Exercise details >> Please carry on the article about stream access and fishing rights in the West from the point where it stops.

Whose River Runs Through It?
“Western rivers access and fishing rights are discussed in this excellent article from PERC.
NOTE: this article was originally published to PERC.com’s Winter 2021 Newsletter (Volume 40). It was written by .
How stream access laws affect recreation and conservation
This special edition of PERC Reports uses the hit television show “Yellowstone’s” portrayals of the Rocky Mountain West to examine real-world western issues. Explore the full issue here.
Beth Dutton, daughter of Yellowstone Dutton Ranch patriarch John Dutton, skids to a stop on a bridge over an unnamed river on her family’s land in Season 3 of “Yellowstone” (Episode 1). She interrupts her telephone conversation to declare, “I gotta go, some asshole is standing in our river.” She leaps from the car in her low-cut dress and high heels, yelling to a fisherman over the sound of rushing water: “You’re trespassing! Get out of our f—ing river!”
“I can’t,” responds the unperturbed, nattily attired Roarke Morris, “that’d be trespassing.”
Although by nature Beth is prone to four-letter-word outbursts, we can cut her some slack in light of the many threats faced by the Dutton Ranch, including, as we will come to learn, from Roarke Morris. The Dutton family is in what will surely turn out to be a losing battle against unremitting change. Just like the wildlife and Native Americans that once had exclusive dominion over what is now their ranch, the Duttons will be overwhelmed by the forces that have, in the real world, created high-end ski resorts such as Big Sky and the Yellowstone Club just over the mountains and spurred impending developments in the nearby Crazy Mountains. Had Beth Dutton confronted the plainly-not-a-local Roarke Morris four decades ago, she could well have believed he was fishing in her river. But in 2020 it was all bravado.
Fishing to the Limit
Every summer, a few more than four decades ago, my mother and I had a friendly competition to see who could catch more fish in Sourdough Creek across the road from our house south of Bozeman. The daily limit was 10, and nothing under six inches. We often caught our limit. The idea that you would catch and then release a legal-sized trout was unimaginable. We ate a lot of trout during those bucolic summers of the 1950s.
It also was unimaginable that anyone would preclude my mother and me from fishing in Sourdough Creek, although we well understood that permission was required to access the creek across private property—well, across obviously private property. The steep strip of land between Sourdough Road and the creek seemed to belong to no one, so permission was seldom sought. We did have what I believed was exclusive permission to fish on a farm about a half mile downstream owned by a work colleague of my father’s. The fishing there was particularly good.

Records provided >>
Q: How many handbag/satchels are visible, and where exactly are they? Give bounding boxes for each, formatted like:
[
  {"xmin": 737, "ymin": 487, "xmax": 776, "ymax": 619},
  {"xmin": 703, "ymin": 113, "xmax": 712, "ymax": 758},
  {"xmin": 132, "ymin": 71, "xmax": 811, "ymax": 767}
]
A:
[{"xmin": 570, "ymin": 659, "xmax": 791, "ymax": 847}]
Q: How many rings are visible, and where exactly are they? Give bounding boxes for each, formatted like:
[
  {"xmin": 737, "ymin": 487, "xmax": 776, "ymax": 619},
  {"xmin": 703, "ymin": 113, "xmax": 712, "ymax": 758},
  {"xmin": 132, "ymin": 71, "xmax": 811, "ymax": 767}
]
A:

The output >>
What I knew about property rights in those days was really about manners and respect. When you encountered a “No Trespassing” sign, you didn’t enter. Although you might anticipate better fishing on the other side of the fence, you didn’t resent the owner for posting the land.
I suppose I should confess that we fished with worms, or, rather, nightcrawlers, we plucked from my mother’s garden after a good rain. With all due respect to Norman Maclean and the many fly-fishing purists who despair at the sight of a worm and worship at the altar of A River Runs Through It, I still fish with worms. When the fish wins, it comes away with a far better meal than a hand-tied fly has to offer.
In my mind there was no difference between Sourdough Creek and the Gallatin and Yellowstone Rivers, except for the many more snags one encounters on a small stream. Every river, stream, and lake was there for our fishing pleasure, subject, of course, to having permission from obvious property owners. My sister’s boyfriend was the son of the owners of Karst Ranch, a family connection that yielded permission (and especially good fishing) on that stretch of the Gallatin.
What I knew about property rights in those days was really about manners and respect. When you encountered a “No Trespassing” sign, you didn’t enter. Although you might anticipate better fishing on the other side of the fence, you didn’t resent the owner for posting the land. You just asked for permission, and if that was not forthcoming, or if you couldn’t locate the owner, you moved on. Had my family owned land across which a stream flowed, I imagine my reaction to finding someone fishing without permission within the boundaries of our property would have been much the same as Beth Dutton’s. (Though in my youth my mother would not have tolerated her vocabulary.) Had I been the fisherman, I would have apologized and moved on.
A public fishing access sign in Paradise Valley, Montana.
Many years later when I went to law school and took an interest in natural resources and environmental issues, I learned that my early informal training in property rights was basically correct. I understood that where private property prevented access to a small stream like Sourdough Creek you could not fish except with permission. On rivers like the Gallatin and Yellowstone, private property might prevent access to stretches of a river, but if I could find a point of public access, I would launch my two-man rubber boat and fish where I pleased. The difference turned on whether I could float my boat. As I learned in law school, that is roughly the difference between the legal classification of navigable and non-navigable waters.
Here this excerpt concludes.